I don’t know the answer to your specific question, but can perhaps provide some circumstantial context, as someone who was employed at the Future of Humanity Institute (i.e., the Oxford University entity, not the Foundation you’re asking about) between October 2021 and January 2023. I was full-time for about 3 months of that time and part-time for the rest, but worked out of the FHI offices the whole time.
In my ~1 year at FHI, I never heard anything about the Foundation, nor did I interact with it in any way.
More generally, if you are trying to get a sense of “What is up with FHI?”, I can add some of my impressions. I’m partly doing this because there has been a lot of discussion about Nick Bostrom lately, and insofar as some people might be considering his role at FHI when having those discussions, I think it’s useful for people to have a slightly more accurate understanding of what FHI is and isn’t.
I should stress that I don’t speak for the organization and can only speak to my own experience. I should also note that I imagine FHI looked very different in previous years, particularly before the ongoing hiring freeze that started in 2021.
The positive framing of FHI is that it is currently a place where about a handful of researchers are pursuing their work with a great degree of academic freedom, and very limited constraints in the form of, e.g., publication incentives. I also think there are some informal forms of mentoring and knowledge-sharing happening, mostly facilitated by the fact that FHI shares offices with other organizations and that the remaining FHI researchers seem eager to interact with interested people. I think the focus of the research happening there is mostly what you would expect based on the website. Two of the senior researchers occasionally organize seminar discussions, which I think are popular. [Edit: Removed ‘occasionally’, as the seminar is currently weekly.]
At the same time, my impression is that FHI is no longer a very operational ‘institute’ in the typical sense of that word. Because FHI has not been able to hire new staff since late 2021, and a large fraction of the staff have left, the remaining organizational infrastructure is very limited.
To give a few illustrative examples:
Since the director of strategy and operations left (after >5 years of hard work at the institute) in early 2022, the only form of operational support (that I observed) has come from the Oxford University Department of Philosophy. E.g., when I reduced my working hours at FHI and when I later resigned, all of that was handled by the Department, not FHI.
After the lead of the Research Scholars Program left in mid-2021, I think the program mostly came to a halt, though it had already been plagued by the hiring freeze.
After I went down to 0.2 FTE to focus on other work, the regular online biosecurity seminar that I had been running stopped.
After my line manager left in mid-2022, I did not have another manager assigned.
While there used to be some regular “lab meeting” type of calls where people would present their work, I don’t think they’re happening anymore.

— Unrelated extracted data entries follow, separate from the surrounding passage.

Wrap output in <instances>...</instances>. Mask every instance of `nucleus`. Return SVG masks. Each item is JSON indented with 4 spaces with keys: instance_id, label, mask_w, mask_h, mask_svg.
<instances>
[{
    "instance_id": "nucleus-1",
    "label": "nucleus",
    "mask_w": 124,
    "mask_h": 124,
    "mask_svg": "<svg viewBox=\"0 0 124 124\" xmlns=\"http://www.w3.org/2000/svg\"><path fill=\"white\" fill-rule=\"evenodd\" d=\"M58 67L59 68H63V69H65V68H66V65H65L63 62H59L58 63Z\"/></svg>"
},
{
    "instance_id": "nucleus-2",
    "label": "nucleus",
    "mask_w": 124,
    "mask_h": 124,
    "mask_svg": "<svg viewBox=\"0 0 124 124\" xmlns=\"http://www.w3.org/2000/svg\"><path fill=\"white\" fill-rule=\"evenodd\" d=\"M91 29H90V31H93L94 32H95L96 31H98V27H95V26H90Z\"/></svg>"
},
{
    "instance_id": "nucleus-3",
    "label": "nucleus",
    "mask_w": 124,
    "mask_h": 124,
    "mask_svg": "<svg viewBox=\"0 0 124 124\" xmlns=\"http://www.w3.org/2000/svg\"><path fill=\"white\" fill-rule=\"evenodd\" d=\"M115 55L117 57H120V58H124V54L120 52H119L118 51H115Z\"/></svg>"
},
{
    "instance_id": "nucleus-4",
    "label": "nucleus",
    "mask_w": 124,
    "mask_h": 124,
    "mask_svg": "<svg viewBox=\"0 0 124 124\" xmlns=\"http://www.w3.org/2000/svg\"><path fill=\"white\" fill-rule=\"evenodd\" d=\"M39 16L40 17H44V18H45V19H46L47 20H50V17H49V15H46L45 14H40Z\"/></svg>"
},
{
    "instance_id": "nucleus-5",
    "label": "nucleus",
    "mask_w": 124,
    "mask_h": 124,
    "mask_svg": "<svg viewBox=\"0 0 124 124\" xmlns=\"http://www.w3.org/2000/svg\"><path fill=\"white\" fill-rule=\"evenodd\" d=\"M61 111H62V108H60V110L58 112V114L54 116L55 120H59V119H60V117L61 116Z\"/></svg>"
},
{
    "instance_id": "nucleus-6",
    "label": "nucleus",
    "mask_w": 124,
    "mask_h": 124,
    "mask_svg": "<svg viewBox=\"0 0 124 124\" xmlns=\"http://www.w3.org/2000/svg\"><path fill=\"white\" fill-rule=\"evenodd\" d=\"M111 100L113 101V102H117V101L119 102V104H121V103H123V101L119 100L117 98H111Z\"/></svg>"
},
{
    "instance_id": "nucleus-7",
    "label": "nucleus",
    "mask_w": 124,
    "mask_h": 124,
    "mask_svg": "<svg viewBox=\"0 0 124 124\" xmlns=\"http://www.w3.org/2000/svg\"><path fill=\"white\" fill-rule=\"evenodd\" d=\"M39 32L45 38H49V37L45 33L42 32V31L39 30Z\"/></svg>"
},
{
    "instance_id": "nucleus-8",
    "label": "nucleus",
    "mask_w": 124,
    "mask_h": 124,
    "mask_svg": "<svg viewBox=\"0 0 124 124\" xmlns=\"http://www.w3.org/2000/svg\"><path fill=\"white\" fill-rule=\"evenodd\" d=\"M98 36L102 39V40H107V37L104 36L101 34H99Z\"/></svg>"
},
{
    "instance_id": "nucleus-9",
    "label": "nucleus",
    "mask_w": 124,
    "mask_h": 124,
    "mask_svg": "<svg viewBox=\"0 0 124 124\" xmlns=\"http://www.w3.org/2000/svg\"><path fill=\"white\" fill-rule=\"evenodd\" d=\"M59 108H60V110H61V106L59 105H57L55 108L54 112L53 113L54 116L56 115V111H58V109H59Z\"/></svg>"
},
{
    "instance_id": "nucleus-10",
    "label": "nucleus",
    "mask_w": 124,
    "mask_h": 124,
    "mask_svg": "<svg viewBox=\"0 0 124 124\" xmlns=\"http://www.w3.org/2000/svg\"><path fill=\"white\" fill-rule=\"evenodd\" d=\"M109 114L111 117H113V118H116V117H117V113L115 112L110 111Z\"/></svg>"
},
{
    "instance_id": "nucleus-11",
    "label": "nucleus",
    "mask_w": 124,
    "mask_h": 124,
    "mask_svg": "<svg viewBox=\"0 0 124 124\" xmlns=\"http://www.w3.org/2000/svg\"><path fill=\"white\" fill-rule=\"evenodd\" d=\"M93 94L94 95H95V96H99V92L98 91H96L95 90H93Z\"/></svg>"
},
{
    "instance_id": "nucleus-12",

Perhaps another illustrative thing to mention is that beyond one group call and one or two email threads, I did not have any interactions with the director Nick Bostrom during my entire time at FHI. (This despite us having offices twenty feet from each other.) My subjective experience is that Bostrom has either not been interested or not been able to act as the director of the organization over the past eighteen months.
I don’t want this to be read as negative statements about the former and current staff at FHI. I know that some of them have worked very hard to mitigate and overcome the institutional difficulties at the institute, and I appreciate that.
Perhaps you can discount this comment slightly as the account of a disgruntled former employee, but I think all of what I said here is accurate and not misleading.
[Edit: I may not respond to all/any comments on this.]
Thank you for writing this.
“Open Phil posts all of its grants with some explanation.”
I do not think that this is accurate, I believe that some of their grants are not posted to their website.
Thank you for writing this, I think it’s very important.
Thanks for writing this, I found it interesting!